- Records of scene-based questions -

_ _ _ _ _ _ _

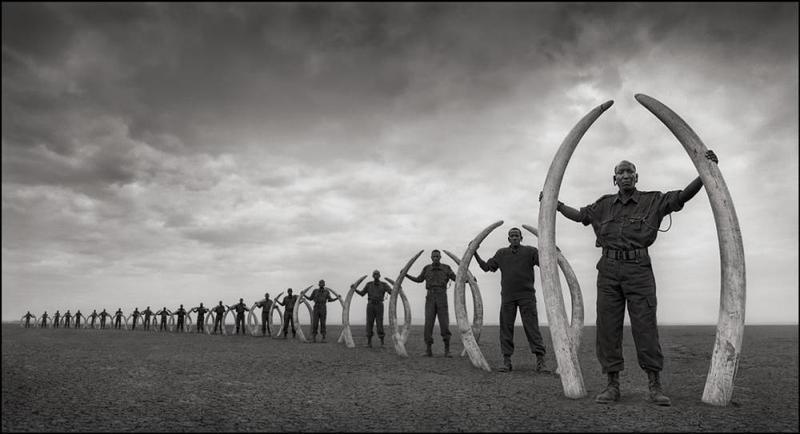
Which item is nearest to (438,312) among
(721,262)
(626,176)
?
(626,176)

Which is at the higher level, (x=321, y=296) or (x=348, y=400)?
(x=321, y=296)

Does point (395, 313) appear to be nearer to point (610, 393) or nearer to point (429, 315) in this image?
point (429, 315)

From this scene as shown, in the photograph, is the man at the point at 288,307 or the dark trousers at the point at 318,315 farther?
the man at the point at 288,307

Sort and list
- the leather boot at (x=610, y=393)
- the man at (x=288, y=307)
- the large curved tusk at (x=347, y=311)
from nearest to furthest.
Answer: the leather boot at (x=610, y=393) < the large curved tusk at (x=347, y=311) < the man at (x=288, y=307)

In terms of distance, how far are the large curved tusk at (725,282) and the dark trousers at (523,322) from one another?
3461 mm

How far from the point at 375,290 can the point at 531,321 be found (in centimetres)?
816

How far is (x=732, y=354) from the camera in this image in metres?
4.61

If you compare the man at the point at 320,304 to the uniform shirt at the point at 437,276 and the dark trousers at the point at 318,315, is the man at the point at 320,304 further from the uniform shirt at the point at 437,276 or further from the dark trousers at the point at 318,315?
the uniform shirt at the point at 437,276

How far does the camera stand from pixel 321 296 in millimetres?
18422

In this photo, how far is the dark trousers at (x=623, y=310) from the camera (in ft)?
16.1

_ _ _ _ _ _ _

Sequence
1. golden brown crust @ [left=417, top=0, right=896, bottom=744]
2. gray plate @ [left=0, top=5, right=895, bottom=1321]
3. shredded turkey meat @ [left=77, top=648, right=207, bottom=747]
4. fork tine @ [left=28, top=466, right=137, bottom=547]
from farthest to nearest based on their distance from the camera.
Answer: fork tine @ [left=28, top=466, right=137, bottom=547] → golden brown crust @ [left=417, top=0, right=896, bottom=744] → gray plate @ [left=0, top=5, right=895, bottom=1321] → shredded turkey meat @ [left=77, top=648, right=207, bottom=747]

_ _ _ _ _ _ _

Pull out every line of the records that contains the string "left", and copy each one.

- Answer for this exercise -
1. golden brown crust @ [left=417, top=0, right=896, bottom=744]
2. gray plate @ [left=0, top=5, right=895, bottom=1321]
3. shredded turkey meat @ [left=77, top=648, right=207, bottom=747]
4. fork tine @ [left=28, top=466, right=137, bottom=547]
Answer: fork tine @ [left=28, top=466, right=137, bottom=547] → golden brown crust @ [left=417, top=0, right=896, bottom=744] → gray plate @ [left=0, top=5, right=895, bottom=1321] → shredded turkey meat @ [left=77, top=648, right=207, bottom=747]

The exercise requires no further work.